▶ WHAT IS BEING ASKED: For each statement below, say yes or no according to the article on rice disease genes, and quote the words from it that decide. 1. The researchers who found the genes work at Iowa State University. 2. Rice grows in dry conditions. 3. Miltiradiene was made by a known gene.

▶ PAGE EXTRACT:
+ + + + +

Researchers identify role of genes that boost disease resiliency in rice

Trio standing in greenhouse with rice plants to the right: Older man in black with dark hair, young man smiling in blue shirt, young woman with long dark hair in gray and black
Rice researchers Reuben Peters, Distinguished Professor, Roy J. Carver Department of Biochemistry, Biophysics and Molecular Biology, with Tristan Weers, sophomore, biochemistry, and Yiling Feng, PhD student in the Interdepartmental Plant Biology Program. Photo by Whitney Baxter, Iowa State University.

AMES, Iowa — Researchers at Iowa State University have identified two genes that can help rice defend itself against diseases, including the devastating fungal blast pathogen that regularly causes significant losses of rice production worldwide.   

More than half the world’s population depends on rice as an essential daily food staple. The crop, which grows in moist conditions, is especially vulnerable to fungal diseases. Many of rice’s defenses stem from natural plant antibiotic compounds called diterpenoids. Recently, a large class of these compounds were newly identified and found to function as antibiotics against fungal pathogens. 

These compounds appeared to be made from a diterpene called miltiradiene. However, that chemical wasn’t produced by any known gene; rice seemed to be making these antibiotics out of nowhere – not the way nature usually works.

+ + + + +

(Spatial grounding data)

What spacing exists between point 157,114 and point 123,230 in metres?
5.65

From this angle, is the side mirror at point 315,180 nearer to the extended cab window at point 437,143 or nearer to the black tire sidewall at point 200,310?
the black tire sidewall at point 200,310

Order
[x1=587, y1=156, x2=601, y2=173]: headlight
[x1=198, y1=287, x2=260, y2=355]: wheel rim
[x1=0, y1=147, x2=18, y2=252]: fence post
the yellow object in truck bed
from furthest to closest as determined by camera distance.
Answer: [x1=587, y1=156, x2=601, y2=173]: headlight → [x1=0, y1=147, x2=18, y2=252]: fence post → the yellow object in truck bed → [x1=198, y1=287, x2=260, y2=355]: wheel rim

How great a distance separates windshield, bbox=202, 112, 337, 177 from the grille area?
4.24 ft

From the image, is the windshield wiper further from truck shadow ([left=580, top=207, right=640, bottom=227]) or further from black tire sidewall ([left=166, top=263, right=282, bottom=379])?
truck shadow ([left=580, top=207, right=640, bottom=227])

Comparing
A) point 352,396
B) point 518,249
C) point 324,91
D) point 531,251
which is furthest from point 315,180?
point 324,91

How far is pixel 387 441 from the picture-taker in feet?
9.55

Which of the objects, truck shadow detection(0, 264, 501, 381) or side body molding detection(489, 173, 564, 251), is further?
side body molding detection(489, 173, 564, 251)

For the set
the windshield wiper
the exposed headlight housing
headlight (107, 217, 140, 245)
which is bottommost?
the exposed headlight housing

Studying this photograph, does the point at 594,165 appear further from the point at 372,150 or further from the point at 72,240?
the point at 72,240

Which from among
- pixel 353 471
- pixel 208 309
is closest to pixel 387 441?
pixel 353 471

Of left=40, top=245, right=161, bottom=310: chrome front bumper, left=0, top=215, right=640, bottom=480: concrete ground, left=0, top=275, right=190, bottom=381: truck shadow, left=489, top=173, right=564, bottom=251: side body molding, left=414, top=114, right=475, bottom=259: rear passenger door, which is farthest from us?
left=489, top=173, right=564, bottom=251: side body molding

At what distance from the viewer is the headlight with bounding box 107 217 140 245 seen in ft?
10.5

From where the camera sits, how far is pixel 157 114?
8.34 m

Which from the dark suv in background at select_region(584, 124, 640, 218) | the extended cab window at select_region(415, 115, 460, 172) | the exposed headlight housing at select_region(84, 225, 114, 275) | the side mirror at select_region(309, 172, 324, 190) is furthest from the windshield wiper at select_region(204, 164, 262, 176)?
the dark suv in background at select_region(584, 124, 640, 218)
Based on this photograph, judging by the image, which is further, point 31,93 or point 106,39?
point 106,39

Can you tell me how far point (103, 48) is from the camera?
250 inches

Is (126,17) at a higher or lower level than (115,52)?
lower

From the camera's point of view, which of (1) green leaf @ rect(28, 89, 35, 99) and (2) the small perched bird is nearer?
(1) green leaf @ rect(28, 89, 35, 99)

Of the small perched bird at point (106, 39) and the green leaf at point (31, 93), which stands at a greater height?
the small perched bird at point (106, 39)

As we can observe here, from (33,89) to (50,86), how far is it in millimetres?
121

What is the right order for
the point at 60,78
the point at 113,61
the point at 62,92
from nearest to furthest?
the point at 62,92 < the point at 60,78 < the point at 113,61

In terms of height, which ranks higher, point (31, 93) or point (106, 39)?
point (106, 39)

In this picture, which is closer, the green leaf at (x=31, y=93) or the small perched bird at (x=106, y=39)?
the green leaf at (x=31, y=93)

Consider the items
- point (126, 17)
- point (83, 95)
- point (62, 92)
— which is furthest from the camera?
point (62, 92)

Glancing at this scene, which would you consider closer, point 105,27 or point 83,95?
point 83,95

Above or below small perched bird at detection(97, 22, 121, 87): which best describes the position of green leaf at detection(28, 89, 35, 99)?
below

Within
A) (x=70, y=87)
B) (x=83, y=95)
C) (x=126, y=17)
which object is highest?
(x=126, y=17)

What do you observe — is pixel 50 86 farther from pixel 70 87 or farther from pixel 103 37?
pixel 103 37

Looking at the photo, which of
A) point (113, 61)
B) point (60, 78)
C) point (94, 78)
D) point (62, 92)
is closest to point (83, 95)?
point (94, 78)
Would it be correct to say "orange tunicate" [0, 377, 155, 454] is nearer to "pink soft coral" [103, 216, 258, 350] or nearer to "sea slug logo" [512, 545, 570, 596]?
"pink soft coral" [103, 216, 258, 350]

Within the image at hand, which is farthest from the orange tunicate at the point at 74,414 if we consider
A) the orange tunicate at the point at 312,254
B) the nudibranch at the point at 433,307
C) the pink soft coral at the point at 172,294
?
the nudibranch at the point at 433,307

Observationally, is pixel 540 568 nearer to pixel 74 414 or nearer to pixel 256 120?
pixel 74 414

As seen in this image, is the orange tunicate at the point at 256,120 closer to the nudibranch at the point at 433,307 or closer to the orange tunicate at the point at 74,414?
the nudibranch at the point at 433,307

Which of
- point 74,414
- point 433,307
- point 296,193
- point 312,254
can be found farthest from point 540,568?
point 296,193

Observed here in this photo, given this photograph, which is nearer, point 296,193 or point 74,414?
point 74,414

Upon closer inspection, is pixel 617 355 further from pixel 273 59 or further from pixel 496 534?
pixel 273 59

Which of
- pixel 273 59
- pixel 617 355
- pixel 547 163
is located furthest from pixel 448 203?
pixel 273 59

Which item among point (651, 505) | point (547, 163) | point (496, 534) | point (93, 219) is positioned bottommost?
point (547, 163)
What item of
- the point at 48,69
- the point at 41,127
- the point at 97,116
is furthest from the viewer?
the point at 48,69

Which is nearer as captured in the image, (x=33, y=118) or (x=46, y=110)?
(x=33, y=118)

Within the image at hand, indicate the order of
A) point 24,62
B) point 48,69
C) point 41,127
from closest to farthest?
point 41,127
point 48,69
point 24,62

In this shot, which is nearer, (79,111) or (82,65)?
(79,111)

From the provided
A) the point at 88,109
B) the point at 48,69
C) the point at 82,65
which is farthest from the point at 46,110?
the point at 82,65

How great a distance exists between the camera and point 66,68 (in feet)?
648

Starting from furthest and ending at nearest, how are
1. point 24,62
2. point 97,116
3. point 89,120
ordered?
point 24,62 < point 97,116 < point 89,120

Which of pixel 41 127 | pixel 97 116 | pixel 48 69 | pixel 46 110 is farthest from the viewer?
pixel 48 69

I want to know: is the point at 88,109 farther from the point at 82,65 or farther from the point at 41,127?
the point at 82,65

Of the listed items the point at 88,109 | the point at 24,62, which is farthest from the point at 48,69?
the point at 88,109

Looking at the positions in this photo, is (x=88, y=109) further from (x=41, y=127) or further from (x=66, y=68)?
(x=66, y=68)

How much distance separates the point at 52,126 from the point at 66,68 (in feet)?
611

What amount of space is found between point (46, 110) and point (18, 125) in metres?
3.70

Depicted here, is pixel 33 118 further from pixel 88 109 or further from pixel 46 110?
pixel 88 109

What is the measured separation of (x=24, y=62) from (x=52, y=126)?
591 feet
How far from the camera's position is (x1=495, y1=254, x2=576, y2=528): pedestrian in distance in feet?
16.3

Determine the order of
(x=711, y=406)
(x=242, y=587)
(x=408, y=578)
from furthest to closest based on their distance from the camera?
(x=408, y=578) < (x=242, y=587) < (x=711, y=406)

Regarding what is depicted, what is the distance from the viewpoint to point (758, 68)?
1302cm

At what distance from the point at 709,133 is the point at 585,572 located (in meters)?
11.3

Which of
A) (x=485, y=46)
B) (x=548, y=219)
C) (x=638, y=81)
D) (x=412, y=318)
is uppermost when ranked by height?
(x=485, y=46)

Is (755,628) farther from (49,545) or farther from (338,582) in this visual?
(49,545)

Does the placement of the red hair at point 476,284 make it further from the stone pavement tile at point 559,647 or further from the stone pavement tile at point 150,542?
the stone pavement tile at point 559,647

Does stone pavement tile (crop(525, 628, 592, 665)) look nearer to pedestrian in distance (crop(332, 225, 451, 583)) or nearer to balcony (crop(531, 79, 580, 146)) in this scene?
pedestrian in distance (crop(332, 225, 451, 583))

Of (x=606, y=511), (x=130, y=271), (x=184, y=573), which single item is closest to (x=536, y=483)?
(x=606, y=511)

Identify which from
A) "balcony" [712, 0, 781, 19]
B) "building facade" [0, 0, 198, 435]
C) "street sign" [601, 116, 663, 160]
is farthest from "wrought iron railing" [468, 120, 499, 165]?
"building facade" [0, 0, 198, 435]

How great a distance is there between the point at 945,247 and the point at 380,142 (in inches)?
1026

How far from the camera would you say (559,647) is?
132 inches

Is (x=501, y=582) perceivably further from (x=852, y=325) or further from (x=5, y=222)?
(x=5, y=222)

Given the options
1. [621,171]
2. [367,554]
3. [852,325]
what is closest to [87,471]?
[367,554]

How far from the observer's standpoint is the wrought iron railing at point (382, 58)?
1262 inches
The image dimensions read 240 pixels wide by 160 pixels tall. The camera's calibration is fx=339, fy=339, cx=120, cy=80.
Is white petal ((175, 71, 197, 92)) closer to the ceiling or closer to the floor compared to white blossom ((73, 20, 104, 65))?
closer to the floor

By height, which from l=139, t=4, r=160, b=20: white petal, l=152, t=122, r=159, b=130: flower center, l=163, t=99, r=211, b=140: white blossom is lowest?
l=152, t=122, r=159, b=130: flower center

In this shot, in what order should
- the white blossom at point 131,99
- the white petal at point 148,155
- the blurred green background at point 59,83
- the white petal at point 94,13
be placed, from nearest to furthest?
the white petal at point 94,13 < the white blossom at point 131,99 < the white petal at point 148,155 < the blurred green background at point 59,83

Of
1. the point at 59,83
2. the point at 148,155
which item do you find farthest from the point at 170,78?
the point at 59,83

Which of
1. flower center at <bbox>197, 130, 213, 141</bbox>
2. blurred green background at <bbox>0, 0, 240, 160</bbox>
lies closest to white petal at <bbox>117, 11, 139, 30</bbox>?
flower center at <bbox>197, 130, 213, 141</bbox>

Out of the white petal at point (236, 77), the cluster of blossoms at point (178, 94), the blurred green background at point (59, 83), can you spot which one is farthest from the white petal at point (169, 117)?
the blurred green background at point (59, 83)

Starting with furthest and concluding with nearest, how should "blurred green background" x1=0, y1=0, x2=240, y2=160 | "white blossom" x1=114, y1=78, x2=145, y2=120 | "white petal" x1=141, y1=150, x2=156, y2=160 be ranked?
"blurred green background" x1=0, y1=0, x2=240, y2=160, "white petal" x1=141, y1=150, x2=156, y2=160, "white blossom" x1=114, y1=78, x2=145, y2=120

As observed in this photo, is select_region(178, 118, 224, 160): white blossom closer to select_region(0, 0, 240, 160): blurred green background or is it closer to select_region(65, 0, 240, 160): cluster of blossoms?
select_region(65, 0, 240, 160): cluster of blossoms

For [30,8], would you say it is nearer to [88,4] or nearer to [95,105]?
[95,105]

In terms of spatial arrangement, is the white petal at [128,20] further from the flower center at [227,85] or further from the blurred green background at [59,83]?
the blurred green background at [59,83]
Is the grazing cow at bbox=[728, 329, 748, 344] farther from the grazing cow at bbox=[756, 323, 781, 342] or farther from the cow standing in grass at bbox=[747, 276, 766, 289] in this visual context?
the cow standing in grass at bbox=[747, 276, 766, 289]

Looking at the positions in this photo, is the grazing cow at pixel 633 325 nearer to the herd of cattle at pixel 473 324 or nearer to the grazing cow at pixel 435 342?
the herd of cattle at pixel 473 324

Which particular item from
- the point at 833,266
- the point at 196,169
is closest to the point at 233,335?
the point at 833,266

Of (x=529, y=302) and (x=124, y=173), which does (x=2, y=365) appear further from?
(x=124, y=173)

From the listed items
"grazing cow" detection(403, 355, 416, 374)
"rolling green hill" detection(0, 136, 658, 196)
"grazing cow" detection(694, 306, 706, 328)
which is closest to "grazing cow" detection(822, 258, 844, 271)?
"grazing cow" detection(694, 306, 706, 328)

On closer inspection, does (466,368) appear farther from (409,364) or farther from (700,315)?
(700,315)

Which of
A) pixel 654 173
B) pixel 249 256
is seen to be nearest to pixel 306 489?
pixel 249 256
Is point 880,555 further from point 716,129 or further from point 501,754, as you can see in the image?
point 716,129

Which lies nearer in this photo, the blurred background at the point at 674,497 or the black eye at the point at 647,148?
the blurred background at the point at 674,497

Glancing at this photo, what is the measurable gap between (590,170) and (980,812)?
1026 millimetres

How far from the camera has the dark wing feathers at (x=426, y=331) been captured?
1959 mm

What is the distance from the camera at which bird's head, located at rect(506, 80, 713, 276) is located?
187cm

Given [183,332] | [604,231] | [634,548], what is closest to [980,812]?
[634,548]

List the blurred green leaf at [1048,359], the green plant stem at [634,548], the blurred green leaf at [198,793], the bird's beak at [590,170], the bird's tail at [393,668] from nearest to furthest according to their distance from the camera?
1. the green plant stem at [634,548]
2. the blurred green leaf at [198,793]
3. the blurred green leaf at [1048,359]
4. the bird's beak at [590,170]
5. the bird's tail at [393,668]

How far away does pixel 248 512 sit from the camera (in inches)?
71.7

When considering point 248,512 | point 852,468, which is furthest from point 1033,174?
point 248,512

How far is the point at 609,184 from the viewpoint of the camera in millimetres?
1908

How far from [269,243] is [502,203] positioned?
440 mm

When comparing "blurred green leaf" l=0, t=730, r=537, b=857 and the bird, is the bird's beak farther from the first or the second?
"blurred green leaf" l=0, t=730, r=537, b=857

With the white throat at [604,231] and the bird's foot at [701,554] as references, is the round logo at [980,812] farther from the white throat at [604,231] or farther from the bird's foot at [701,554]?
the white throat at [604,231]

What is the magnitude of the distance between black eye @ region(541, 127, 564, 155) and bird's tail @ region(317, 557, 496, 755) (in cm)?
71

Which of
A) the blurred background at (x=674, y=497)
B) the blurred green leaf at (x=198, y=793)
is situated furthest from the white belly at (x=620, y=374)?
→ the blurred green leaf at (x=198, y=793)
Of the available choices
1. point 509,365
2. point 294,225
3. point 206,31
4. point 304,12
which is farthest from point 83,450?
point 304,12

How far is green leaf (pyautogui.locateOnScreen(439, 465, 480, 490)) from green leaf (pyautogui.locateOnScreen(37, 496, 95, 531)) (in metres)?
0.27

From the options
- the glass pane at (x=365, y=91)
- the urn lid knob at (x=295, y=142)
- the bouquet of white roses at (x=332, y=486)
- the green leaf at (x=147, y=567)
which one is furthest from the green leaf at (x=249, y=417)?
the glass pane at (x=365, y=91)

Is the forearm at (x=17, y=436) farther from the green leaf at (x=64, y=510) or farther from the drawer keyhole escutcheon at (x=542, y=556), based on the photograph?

+ + + + +

▶ EXPECTED ANSWER:
1. Yes: "Researchers at Iowa State University have identified two genes that can help rice defend itself against diseases"
2. No: "The crop, which grows in moist conditions, is especially vulnerable to fungal diseases."
3. No: "that chemical wasn’t produced by any known gene"